3. Send the invitations via email, facebook, or snail mail. We invited all of his friends and his family because it was also a graduation celebration. Invite friends, but also, whoever you think would enjoy viewing and maybe purchasing some original artwork. Interestingly enough, a lot of people like to shop for and collect works by less renowned artists. They know they can get great deals on fantastic one-of-a-kind originals rather than spend high prices on prints by famous artists. So don’t be shy about inviting as many people as your house can hold. Invite your entire “friend” list. Have the artist invite their “friend” list. Have the postman invite his/her “friend” list. The more, the merrier. Don’t worry, They won’t all come at once anyway.
4. As the big day approaches, you will need to work with the artist to prepare the prints for display. Have a plan for set-up at least two weeks in advance. Scrambling around at the last minute to try to figure out how and where to put everything won’t be fun, so don’t wait. You want your “gallery” to look as professional as possible. First, because it makes other people take the work more seriously. Second, it will make the artist feel more proud of their work, which will help them talk to others about their process and vision, something they will need to do on the day of the show.

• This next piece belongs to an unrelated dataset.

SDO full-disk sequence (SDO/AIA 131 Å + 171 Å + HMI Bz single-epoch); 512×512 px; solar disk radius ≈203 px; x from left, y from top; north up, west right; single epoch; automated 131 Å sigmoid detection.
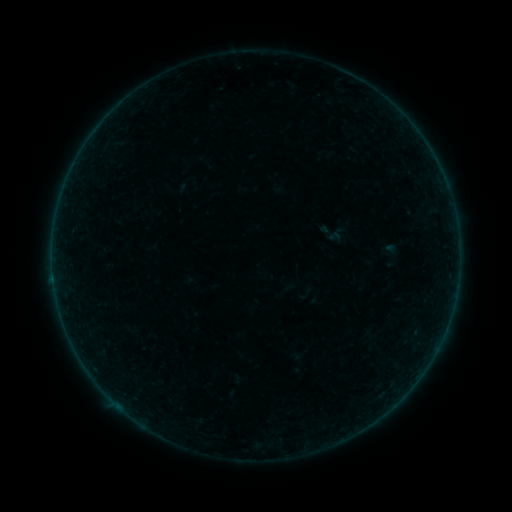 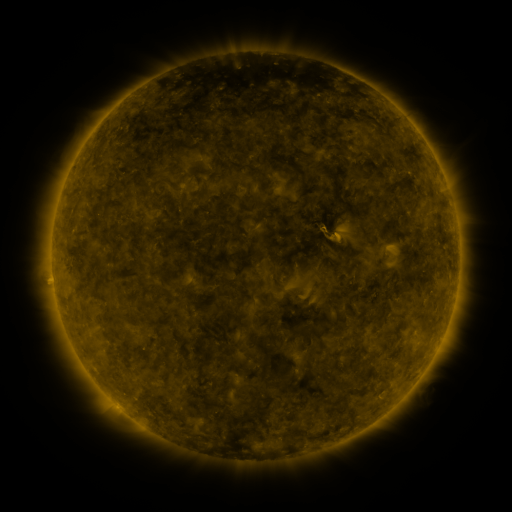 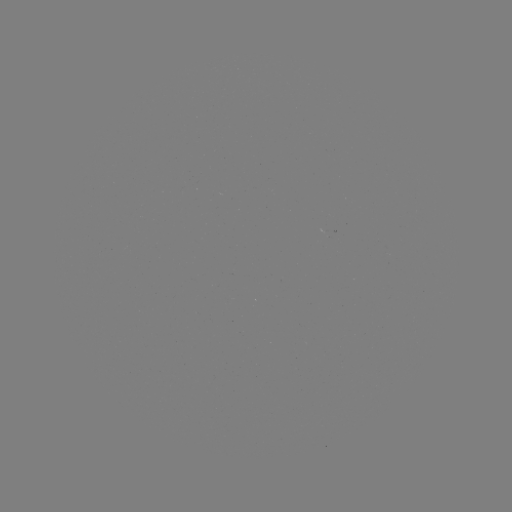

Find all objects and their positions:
sigmoid: (331, 234)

You can buy inexpensive mat board wherever teachers in your area buy education supplies. We paid $4 per 4×5 ft. sheet. Use acid free double-sided tape to attach art to mat board, then to foam core (also at education supply). Press-in or stick-on hanging clips can be found at any framing shop/location. For other types of art, drape a chair with a white sheet (from Goodwill) to display sculpture pieces. Cover cardboard boxes with fabric and place on a covered table to display smaller items like jewelry, clothing or craft items. Make sure each piece of work is completely visible, if possible. Don’t layer.
6. Set up your home gallery two days before the show. Begin by removing as much of your own furniture and décor as is possible. You will want a clean and uncluttered look. We draped our dark couch with a white sheet because it was too big to store and we didn’t want it to compete for color. Inexpensive white sheets can be purchased at Goodwill and used for a lot of display and background. Be creative with how you hang or display the work; just don’t bunch things up. People will want to take time to look at each piece and you don’t want everyone crowding to see all the art at once.
7. The artist will need to make tags (1/2 of blank 3×5 cards work well). The tags should contain the name of the piece of artwork, the size, the medium and lastly, a price. In my experience, a lot of newbie artists will under price their work. Make sure they are valuing their efforts accordingly. Tape cards to wall (not the art pieces) near the bottom right corner. Leave these cards on the wall during show and mark sold through the price as people snatch up the artwork. Have an envelope handy with some fives, tens and twenties to make change and keep checks together. You can also keep track of sales on the outside of the envelope.
8. On the day of the show, prepare some hors d’ouerves or snacks for visitors. Most galleries serve a cheese/fruit tray and two types of wine (a red, a white). Set out the refreshments, light a nice smelling candle and pour yourself and the artist a glass of wine before opening your doors to the art enthusiasts.